The websites and social media accounts associated with Kokomo Finance have been taken down.

In a tweet published on March 26, blockchain security company CertiK informed its followers about an exit scam. The tweet also said that the value of the Kokomo Finance (KOKO) token had dropped by 95% in a couple of minutes.

CertiK further said that soon after the alleged rug pull, Kokomo Finance deleted all of its profiles on various social media platforms.

Kokomo Finance Twitter account snapshot | Source: Twitter

According to CertiK, the person who deployed KOKO attacked the smart contract code of a wrapped bitcoin currency known as wBTC. This attack consisted of resetting the reward speed and halting the borrow function.

Following then, the new wBTC smart contract to spend over 7000 wrapped bitcoin was authorized by an address starting with “0x5a2d.”

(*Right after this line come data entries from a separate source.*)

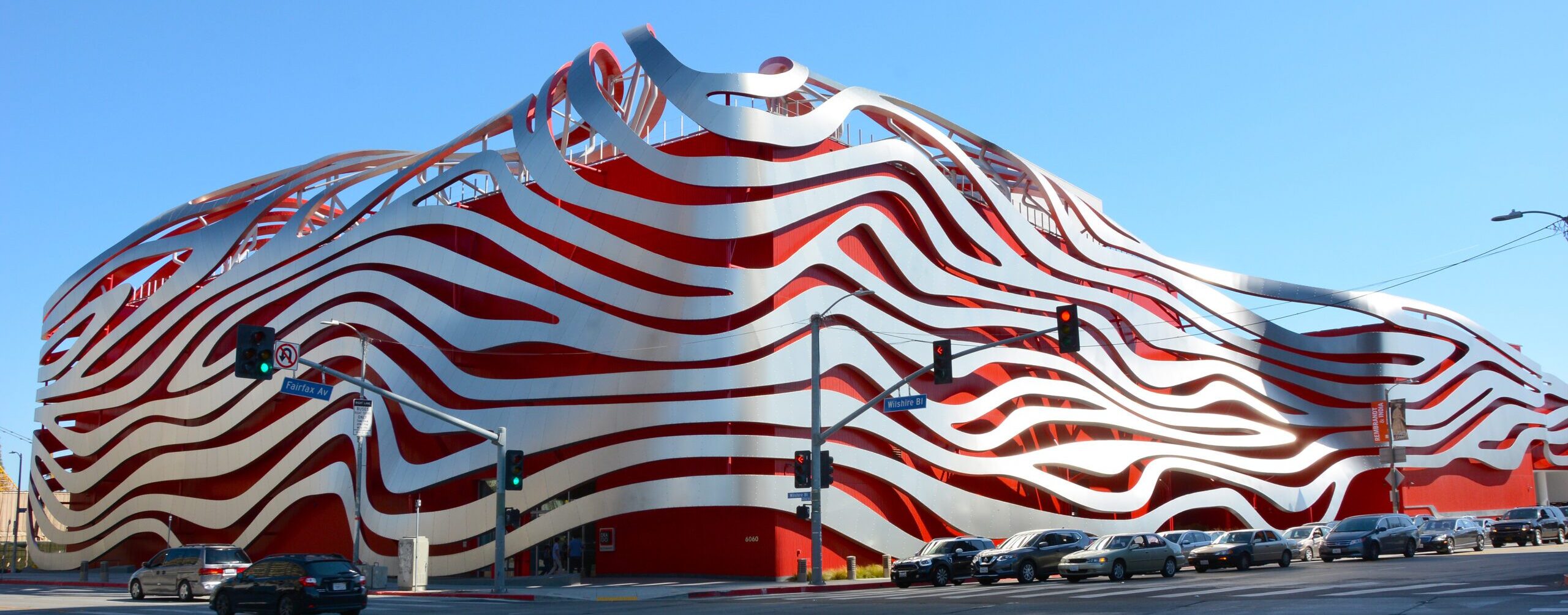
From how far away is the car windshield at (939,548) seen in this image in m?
36.8

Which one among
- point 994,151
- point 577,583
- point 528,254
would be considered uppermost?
point 994,151

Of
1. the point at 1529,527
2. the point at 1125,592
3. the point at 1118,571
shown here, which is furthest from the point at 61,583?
the point at 1529,527

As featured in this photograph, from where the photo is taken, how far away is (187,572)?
3541 centimetres

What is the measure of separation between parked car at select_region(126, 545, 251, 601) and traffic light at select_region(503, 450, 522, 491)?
28.7 feet

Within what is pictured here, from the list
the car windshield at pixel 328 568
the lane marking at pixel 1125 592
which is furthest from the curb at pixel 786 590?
the car windshield at pixel 328 568

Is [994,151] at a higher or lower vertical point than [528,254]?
higher

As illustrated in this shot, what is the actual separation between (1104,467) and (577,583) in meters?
24.9

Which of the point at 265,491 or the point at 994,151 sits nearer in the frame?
the point at 265,491

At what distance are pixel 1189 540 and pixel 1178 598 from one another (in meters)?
18.4

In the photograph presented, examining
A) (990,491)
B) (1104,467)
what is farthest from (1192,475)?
(990,491)

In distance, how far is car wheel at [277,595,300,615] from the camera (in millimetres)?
25453

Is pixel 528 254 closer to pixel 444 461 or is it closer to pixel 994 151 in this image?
pixel 444 461

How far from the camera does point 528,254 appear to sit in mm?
46594

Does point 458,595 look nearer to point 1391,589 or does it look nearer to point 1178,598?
point 1178,598
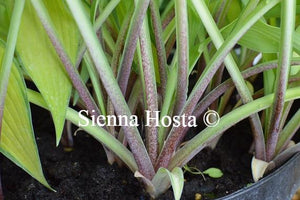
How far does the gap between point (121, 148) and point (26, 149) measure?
92 millimetres

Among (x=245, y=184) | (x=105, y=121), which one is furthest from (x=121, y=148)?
(x=245, y=184)

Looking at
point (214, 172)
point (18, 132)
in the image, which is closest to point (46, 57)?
point (18, 132)

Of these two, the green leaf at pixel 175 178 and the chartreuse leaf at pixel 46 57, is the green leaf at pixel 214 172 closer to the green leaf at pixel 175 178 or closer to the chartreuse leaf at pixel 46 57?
the green leaf at pixel 175 178

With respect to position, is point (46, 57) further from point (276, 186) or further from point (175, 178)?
point (276, 186)

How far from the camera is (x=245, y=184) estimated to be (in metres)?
0.47

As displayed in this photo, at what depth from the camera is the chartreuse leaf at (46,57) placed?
0.36m

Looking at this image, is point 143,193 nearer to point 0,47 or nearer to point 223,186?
point 223,186

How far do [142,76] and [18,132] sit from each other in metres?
0.12

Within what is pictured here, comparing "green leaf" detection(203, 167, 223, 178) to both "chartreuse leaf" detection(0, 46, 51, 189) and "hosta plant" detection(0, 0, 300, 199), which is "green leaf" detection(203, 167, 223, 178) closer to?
"hosta plant" detection(0, 0, 300, 199)

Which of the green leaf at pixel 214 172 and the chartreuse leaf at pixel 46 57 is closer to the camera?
the chartreuse leaf at pixel 46 57

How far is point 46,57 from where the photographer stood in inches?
14.9

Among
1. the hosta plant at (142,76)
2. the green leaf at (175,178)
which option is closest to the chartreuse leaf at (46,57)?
the hosta plant at (142,76)

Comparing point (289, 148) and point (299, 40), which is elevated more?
point (299, 40)

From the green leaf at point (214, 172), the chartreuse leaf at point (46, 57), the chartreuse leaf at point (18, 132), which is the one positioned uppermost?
→ the chartreuse leaf at point (46, 57)
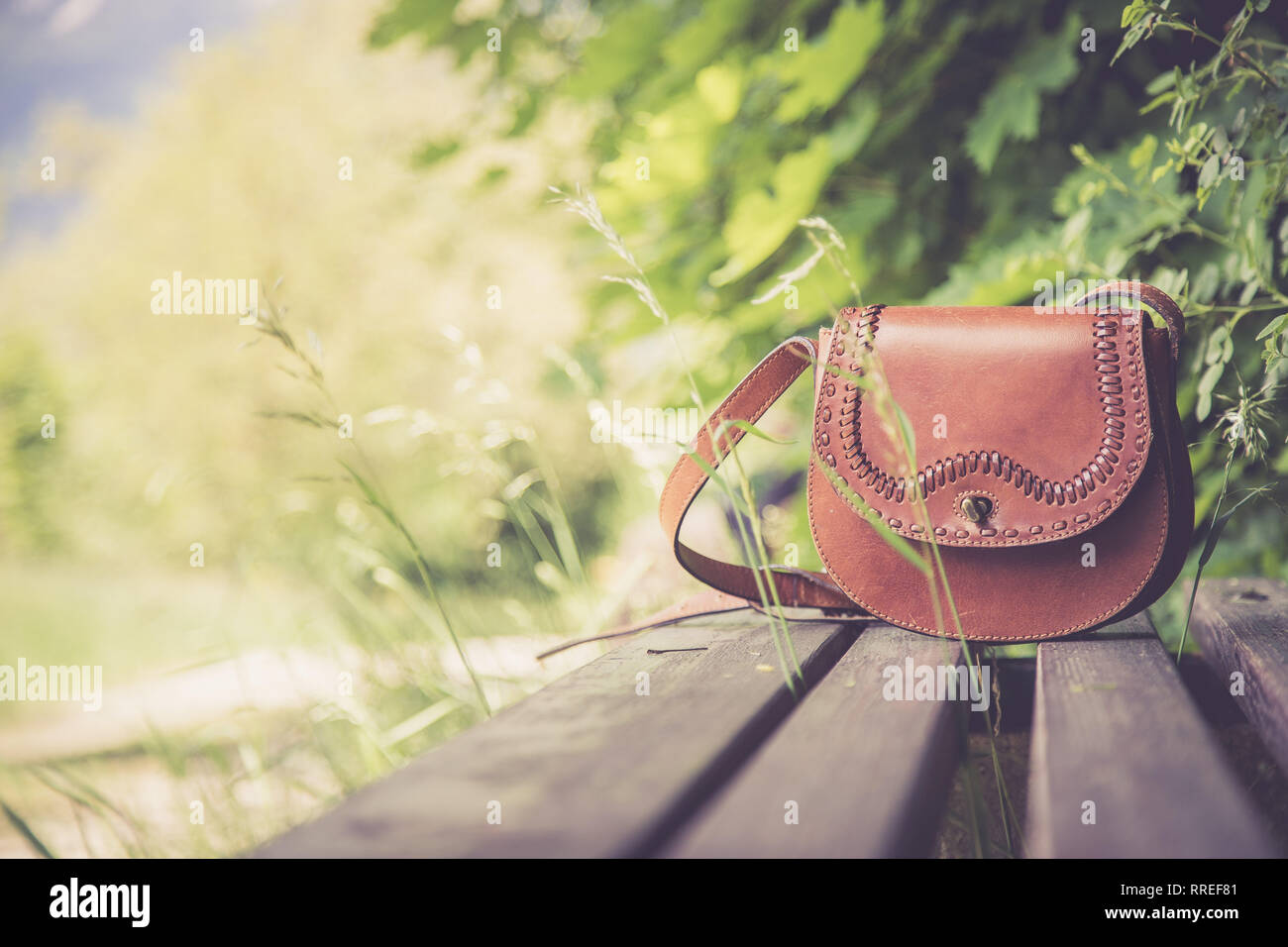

According to the security company, the attacker then called another order to swap the So-WBTC to the 0x5a2d address, which resulted in a profit of $4 million. CertiK claims it was the most significant incident they’ve seen on Optimism thus far.

What is Kokomo Finance

Investors can trade for wrapped BTC, ether (ETH), tether (USDT), USD Coin (USDC), and DAI on the Optimism platform via the use of Kokomo Finance, which is an open-source and non-custodial lending protocol.

After becoming live on Nasdaq on March 25, Kokomo Finance swiftly moved up the charts, with blockchain data services like CoinGecko and DefiLlama officially monitoring it soon after Kokomo Finance went online.

Recent on-chain data reveals that more than $2 million was invested in the cryptocurrency firm before the company’s share price dropped by more than 97% amid the event.

According to the statistics provided by DefiLlama, more than 72% of the entire money locked in Kokomo protocol was wrapped bitcoin.